What you'll be doing:
Model Development & Optimization
Fine-tuning & Engineering: Develop and fine-tune LLMs/classic models for specific medical tasks (condition detection, dialogue systems) using internal datasets.
Research to Production: Partner with Data Scientists to develop experimental code into scalable, production-ready modules.
Platform Engineering & Infrastructure
Pipeline Orchestration: Build and maintain complex ML workflows using Kubeflow Pipelines (KFP) or similar orchestration tools.
Internal Tooling: Develop and manage the internal Python ecosystem-libraries, SDKs, and utilities-that the Data Science team uses for daily development.
CI/CD & Automation: Write and maintain CI/CD scripts to automate the testing, versioning, and deployment of machine learning artifacts.
Production Standards & Integration
System Integration: Work with backend developers to integrate trained models/agents into the core application architecture.
Code Quality: Enforce high engineering standards through code reviews, ensuring that research code meets production reliability and maintainability requirements.

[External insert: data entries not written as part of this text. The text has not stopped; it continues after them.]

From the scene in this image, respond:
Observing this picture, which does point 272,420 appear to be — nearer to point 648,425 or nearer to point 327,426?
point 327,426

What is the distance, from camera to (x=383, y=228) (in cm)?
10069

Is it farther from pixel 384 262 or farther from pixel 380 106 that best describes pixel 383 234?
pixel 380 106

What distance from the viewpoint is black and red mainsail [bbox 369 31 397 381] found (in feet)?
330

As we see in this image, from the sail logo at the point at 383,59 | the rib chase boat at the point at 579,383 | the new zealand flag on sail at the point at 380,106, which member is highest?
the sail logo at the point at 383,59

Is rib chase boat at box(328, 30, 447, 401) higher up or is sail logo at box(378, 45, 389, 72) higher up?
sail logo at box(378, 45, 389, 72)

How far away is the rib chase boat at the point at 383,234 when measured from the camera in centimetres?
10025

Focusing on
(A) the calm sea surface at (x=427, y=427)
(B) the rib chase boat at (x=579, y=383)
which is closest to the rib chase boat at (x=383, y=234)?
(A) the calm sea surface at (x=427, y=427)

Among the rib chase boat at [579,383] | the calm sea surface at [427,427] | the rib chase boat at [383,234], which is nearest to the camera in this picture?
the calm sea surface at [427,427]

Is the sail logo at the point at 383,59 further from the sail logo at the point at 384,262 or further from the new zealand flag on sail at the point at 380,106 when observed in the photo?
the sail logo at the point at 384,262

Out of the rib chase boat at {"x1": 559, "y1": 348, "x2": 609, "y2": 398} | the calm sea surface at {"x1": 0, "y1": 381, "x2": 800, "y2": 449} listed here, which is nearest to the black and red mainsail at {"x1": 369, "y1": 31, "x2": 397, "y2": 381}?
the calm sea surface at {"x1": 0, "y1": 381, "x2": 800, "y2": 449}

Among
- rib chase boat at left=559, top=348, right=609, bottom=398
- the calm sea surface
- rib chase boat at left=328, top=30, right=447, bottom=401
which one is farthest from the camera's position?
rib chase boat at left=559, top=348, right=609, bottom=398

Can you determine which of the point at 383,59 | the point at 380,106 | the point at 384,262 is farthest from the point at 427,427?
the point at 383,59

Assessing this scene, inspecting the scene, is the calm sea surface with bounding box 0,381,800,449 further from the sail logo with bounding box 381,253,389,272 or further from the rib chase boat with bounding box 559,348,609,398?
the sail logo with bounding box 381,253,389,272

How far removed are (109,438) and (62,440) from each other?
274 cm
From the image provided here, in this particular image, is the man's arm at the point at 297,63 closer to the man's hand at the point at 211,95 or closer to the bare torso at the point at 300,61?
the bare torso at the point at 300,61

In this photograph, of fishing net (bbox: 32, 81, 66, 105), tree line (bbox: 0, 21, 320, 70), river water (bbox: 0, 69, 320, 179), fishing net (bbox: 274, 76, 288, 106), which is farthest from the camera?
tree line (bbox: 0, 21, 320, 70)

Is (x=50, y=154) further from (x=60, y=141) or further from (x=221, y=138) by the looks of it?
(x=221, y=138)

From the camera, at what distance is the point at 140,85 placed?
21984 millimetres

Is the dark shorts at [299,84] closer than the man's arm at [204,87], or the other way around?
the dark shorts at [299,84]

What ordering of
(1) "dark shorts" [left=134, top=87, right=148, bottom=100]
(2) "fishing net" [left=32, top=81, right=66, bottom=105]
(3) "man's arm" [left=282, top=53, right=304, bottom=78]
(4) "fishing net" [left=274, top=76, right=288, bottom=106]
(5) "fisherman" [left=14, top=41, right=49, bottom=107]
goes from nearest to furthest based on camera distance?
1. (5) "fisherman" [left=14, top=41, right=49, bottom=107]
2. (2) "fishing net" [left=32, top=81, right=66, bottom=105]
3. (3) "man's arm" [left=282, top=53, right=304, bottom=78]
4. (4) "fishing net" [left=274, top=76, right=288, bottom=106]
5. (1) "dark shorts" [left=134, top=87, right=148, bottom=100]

Requirements Engineering: Translate evolving data science requirements into concrete infrastructure and platform features.
Experience: 10+ years in software engineering with 5+ years in backend/platform roles.
Languages: Expert-level Python; proficiency in another language, such as C++, Rust, Java, or Go, is an advantage.
Cloud & Infra: 4+ years with GCP (preferred) or AWS, including Docker, Kubernetes, and pipelines (KFP/Vertex).
ML Core: Production experience with PyTorch, Transformers, and low-level libraries (CUDA).
LLM Stack: Experience with inference optimization (e.g: vLLM/NGC) and fine-tuning (Axolotl/Huggingface).
Key Traits: Strong focus on code optimization, system reliability, and collaborative problem-solving.